VARIOUSLY DUBBED THE "RECALL RECALL," "recall 2.0," and the "Total Recall" after the film starring Arnold Schwarzenegger, a second effort to recall Mayor Sam Adams appeared to be cranking up for a Wednesday launch when the Mercury went to press on Tuesday afternoon, January 19.
A previous all-volunteer effort following the Breedlove scandal crashed and burned last October ["Going... Going... Go, Already," Hall Monitor, Oct 1, 2009]. But Ross Day, co-owner of signature-gathering firm Voice of the Electorate, told the Mercury that his firm plans to hit the streets with 18 to 20 paid petitioners as soon as the campaign files.
"God love the volunteers, they did a great job, but we've got processes in place that will allow us to collect signatures more effectively," said Day, who does not yet have a signed contract with the campaign to gather the signatures. Last year, Day speculated that such a contract would be for between $150,000 and $300,000 ["Enter Puppeteers," News, Nov 12, 2009].
The timing of the effort is also interesting, in the context of efforts by Oregon conservatives to defeat Measures 66 and 67. Voice of the Electorate successfully gathered signatures for the no campaign on the measures, and a second recall campaign is likely to distract voter attention from the January 26 election.
"I think the citizens of Portland need to vote to determine whether or not they want to have Adams represent them," says Tim Boyle, boss of Columbia Sportswear, who has donated to the campaign. "It's important that we have a leader that citizens feel comfortable with, and who other government officials feel comfortable having their photographs taken with."

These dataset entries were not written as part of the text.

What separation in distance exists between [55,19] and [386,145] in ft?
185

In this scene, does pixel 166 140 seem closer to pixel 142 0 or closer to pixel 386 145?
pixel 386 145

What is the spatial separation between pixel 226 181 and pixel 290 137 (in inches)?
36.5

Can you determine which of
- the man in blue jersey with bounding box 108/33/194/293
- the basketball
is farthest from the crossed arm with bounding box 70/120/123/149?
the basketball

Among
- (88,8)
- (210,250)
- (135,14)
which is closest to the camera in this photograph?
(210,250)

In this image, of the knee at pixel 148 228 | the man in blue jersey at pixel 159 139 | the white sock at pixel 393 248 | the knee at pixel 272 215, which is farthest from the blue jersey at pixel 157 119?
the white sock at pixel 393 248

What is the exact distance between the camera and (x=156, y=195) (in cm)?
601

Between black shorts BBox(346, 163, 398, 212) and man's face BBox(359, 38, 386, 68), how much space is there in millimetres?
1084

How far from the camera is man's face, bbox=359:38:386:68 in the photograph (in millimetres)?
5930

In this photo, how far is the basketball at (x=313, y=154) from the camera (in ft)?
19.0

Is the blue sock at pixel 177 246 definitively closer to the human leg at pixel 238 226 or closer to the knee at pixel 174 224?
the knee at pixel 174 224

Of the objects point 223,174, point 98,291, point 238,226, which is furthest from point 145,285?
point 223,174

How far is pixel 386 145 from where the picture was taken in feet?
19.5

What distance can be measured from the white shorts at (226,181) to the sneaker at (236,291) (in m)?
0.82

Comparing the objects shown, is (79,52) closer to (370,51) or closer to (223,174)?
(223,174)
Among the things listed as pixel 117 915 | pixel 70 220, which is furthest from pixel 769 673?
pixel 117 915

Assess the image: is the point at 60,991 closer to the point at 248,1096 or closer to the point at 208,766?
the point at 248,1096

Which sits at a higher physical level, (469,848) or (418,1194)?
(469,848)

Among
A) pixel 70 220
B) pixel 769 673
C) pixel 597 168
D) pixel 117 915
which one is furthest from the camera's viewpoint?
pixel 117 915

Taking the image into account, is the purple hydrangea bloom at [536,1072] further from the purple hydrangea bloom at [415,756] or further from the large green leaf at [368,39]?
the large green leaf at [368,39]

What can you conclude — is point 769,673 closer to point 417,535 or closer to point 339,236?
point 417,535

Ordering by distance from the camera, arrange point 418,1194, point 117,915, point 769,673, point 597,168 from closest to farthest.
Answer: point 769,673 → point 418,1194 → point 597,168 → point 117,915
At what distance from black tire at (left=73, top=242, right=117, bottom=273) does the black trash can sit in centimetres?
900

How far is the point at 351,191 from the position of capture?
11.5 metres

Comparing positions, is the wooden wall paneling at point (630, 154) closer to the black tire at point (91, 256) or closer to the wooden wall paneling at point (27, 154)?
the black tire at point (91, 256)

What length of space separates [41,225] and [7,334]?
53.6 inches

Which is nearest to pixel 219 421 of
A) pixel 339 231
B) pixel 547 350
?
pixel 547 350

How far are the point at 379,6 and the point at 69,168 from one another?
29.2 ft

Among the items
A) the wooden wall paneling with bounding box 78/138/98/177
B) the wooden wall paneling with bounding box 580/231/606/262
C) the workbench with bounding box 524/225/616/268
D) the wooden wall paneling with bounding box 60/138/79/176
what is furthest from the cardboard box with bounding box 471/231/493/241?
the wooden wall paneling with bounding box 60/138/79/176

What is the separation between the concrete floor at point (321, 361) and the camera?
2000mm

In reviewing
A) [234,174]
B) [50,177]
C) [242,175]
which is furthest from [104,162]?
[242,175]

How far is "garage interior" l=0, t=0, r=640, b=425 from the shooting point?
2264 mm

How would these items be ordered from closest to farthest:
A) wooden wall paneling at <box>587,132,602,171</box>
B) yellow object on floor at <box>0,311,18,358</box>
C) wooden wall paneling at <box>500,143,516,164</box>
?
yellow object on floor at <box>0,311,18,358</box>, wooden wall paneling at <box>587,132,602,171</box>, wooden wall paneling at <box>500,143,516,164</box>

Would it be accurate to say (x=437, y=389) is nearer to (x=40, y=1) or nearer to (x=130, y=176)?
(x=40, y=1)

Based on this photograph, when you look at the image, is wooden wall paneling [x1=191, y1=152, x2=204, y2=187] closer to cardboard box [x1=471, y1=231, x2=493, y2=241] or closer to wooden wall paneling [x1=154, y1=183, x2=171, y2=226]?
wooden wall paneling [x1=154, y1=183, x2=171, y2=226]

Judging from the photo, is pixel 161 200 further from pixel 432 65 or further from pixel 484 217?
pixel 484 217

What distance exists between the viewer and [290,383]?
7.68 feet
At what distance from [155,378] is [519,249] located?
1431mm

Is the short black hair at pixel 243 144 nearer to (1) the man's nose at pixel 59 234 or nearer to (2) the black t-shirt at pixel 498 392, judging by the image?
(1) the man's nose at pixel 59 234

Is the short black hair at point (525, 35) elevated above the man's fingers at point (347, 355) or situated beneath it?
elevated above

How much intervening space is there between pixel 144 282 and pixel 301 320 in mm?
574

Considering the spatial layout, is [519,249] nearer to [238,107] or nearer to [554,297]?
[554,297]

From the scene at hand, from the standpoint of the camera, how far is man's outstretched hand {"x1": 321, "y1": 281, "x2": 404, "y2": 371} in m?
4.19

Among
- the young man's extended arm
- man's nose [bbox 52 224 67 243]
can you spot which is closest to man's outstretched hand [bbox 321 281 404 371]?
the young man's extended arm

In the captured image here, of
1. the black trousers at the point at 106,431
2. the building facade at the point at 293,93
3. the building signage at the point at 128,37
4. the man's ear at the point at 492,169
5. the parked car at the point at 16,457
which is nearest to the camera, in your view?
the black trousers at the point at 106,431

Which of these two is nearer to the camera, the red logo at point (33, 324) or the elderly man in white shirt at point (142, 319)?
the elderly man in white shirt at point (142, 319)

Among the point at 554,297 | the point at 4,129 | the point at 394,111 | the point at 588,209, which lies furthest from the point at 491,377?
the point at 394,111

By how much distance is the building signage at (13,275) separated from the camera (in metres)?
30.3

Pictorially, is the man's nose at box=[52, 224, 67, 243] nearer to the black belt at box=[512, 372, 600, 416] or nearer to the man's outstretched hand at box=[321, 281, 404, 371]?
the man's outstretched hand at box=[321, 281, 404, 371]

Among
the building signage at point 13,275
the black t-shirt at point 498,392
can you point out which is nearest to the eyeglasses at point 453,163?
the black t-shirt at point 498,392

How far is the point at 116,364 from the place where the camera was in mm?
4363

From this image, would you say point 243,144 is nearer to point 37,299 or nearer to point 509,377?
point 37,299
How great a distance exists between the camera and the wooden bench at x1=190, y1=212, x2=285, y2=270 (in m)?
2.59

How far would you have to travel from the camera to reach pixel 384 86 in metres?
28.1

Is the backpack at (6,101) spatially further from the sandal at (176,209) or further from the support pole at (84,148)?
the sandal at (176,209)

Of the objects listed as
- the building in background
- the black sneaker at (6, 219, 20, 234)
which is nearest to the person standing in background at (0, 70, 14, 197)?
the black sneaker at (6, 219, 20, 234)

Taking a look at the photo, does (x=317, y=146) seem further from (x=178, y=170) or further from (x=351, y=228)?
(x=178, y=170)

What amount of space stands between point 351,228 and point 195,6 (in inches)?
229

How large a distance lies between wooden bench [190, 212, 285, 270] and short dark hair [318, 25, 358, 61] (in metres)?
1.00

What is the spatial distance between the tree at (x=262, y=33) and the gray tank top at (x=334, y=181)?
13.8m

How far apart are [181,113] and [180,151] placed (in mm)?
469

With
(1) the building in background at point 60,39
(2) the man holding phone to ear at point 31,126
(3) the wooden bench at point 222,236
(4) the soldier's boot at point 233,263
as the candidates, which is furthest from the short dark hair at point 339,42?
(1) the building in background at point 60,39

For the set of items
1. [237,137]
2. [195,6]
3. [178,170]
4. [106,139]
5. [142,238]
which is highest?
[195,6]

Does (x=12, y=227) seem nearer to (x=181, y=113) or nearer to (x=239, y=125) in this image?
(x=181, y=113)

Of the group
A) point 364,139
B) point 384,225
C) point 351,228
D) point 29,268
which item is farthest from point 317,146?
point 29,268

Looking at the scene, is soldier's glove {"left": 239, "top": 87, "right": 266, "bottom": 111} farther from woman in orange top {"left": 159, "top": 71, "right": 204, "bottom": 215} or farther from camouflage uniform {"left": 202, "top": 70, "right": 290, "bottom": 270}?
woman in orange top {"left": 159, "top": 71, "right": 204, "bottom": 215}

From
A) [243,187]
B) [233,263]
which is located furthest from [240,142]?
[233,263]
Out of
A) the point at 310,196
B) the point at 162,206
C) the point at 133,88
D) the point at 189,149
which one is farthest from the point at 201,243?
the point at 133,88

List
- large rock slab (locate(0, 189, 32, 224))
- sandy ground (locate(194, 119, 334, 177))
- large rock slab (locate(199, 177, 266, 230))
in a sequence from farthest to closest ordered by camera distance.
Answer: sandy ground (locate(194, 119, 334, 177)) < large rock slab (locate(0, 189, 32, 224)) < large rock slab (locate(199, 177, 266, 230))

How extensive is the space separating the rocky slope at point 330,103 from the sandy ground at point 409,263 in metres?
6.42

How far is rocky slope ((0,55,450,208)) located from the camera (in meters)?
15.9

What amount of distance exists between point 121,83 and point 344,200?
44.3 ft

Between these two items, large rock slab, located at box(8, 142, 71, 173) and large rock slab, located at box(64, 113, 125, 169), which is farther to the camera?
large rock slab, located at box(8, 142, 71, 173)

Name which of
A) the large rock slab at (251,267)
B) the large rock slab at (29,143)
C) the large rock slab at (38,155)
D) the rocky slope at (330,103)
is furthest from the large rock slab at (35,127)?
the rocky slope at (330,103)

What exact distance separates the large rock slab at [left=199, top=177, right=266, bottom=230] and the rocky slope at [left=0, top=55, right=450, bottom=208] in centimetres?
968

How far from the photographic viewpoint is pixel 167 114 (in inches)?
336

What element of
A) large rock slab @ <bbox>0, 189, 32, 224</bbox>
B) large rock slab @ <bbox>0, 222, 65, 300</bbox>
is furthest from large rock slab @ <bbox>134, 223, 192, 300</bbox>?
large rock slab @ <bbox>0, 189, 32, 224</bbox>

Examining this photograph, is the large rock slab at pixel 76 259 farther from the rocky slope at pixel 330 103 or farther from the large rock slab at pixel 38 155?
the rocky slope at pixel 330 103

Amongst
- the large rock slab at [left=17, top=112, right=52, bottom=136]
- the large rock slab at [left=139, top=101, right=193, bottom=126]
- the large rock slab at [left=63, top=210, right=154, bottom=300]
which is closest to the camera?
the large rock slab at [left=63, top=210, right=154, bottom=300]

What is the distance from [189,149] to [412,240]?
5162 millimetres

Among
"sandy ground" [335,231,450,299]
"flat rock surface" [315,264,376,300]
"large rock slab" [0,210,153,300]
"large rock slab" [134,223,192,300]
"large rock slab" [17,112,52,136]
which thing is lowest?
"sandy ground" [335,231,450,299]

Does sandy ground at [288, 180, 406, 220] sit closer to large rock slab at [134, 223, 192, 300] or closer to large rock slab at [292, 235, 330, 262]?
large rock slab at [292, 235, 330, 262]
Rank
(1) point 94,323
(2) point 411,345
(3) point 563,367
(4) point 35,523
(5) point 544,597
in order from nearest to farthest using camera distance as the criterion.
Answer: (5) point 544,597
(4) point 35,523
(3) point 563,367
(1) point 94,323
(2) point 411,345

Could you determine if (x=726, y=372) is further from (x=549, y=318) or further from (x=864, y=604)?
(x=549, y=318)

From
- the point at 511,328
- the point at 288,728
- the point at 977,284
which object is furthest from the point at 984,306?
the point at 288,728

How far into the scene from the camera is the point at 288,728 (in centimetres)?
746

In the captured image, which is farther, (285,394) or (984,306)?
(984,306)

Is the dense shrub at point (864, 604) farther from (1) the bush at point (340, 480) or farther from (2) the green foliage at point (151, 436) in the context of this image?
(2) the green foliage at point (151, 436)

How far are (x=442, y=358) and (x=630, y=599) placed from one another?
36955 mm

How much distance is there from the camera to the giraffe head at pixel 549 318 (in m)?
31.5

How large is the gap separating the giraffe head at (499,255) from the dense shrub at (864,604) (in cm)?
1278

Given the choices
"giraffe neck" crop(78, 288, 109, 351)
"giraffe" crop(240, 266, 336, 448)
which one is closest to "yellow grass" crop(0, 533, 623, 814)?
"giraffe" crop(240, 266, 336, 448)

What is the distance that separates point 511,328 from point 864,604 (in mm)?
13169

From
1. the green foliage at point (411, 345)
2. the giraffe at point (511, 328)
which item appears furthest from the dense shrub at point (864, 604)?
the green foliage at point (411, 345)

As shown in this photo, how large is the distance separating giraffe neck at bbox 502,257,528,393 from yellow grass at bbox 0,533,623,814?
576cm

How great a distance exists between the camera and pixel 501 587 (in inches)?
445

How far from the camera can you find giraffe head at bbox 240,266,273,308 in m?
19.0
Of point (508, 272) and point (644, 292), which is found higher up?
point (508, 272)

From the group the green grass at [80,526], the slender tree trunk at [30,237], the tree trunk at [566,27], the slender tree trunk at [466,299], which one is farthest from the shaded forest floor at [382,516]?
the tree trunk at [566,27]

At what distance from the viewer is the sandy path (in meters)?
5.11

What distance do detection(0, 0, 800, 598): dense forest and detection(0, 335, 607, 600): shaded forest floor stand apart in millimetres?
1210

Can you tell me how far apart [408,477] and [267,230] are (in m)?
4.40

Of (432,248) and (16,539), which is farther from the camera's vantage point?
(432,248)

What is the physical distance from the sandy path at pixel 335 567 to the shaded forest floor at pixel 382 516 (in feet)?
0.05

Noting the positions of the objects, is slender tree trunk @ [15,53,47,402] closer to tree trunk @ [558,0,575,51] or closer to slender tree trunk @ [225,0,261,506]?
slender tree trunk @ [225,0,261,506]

Meanwhile, all the other major players in the second effort were elusive on Tuesday. Spokesperson Avel Gordly did not return calls for comment, while wealthy auto dealer Ron Tonkin was asleep, recuperating from a month in the hospital after undergoing heart surgery, when the Mercury called him at his vacation home in Indian Wells, California. Also unavailable for comment were Stimson Lumber executive Andrew Miller and SKB real estate firm boss Peter Stott.
Mayor Adams was at a conference of mayors in Washington, DC.